Rewrite the rows from the line with "Is (3,114) further" through the end of the rows, changing "camera" to "viewer" and leaving everything else the same.

○ ○ ○ ○ ○ ○ ○

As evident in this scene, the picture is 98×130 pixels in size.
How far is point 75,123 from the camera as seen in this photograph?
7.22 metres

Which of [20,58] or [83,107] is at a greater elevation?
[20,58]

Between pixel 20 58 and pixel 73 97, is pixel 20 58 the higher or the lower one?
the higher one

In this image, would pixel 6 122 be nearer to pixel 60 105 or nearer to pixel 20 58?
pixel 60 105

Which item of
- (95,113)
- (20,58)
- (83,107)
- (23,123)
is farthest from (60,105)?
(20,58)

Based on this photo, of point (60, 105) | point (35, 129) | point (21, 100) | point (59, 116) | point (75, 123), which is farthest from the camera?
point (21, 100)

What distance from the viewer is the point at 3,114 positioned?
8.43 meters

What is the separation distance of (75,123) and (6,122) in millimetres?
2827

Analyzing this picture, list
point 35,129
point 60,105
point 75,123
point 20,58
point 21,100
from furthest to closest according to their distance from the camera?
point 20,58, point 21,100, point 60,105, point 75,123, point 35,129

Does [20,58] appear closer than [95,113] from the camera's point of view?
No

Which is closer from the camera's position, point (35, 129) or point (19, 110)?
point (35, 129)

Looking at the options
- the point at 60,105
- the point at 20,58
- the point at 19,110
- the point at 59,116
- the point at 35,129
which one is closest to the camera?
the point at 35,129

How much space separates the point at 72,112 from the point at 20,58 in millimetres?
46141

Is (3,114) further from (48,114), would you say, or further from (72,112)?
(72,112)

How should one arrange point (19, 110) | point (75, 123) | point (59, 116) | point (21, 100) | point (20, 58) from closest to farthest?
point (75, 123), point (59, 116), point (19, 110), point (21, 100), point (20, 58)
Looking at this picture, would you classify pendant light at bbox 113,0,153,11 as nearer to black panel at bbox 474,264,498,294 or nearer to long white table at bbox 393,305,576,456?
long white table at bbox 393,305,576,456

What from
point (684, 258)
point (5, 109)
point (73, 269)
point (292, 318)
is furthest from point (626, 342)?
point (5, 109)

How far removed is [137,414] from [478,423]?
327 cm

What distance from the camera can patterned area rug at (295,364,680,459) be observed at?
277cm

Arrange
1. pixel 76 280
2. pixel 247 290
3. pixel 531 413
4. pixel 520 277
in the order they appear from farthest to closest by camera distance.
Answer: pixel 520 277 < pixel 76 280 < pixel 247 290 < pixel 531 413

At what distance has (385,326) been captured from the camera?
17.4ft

○ ○ ○ ○ ○ ○ ○

### CORRECT OUTPUT
Is (3,114) further from (48,114), would you say, or further from (72,112)?
(72,112)

How should one arrange point (19, 110) | point (75, 123) | point (59, 116) | point (21, 100) | point (20, 58) from closest to farthest?
point (75, 123), point (59, 116), point (19, 110), point (21, 100), point (20, 58)
Looking at this picture, would you classify pendant light at bbox 113,0,153,11 as nearer to black panel at bbox 474,264,498,294 or nearer to long white table at bbox 393,305,576,456?
long white table at bbox 393,305,576,456

What from
point (684, 258)
point (5, 109)
point (73, 269)
point (292, 318)
is furthest from point (626, 342)?
point (5, 109)

How far removed is [137,414] from [478,423]?
327 cm

What distance from the viewer can patterned area rug at (295,364,680,459) be observed at?
277cm

Arrange
1. pixel 76 280
2. pixel 247 290
3. pixel 531 413
4. pixel 520 277
in the order they appear from farthest to closest by viewer distance.
Answer: pixel 520 277 < pixel 76 280 < pixel 247 290 < pixel 531 413

At what distance has (385,326) been captured from the viewer?
17.4ft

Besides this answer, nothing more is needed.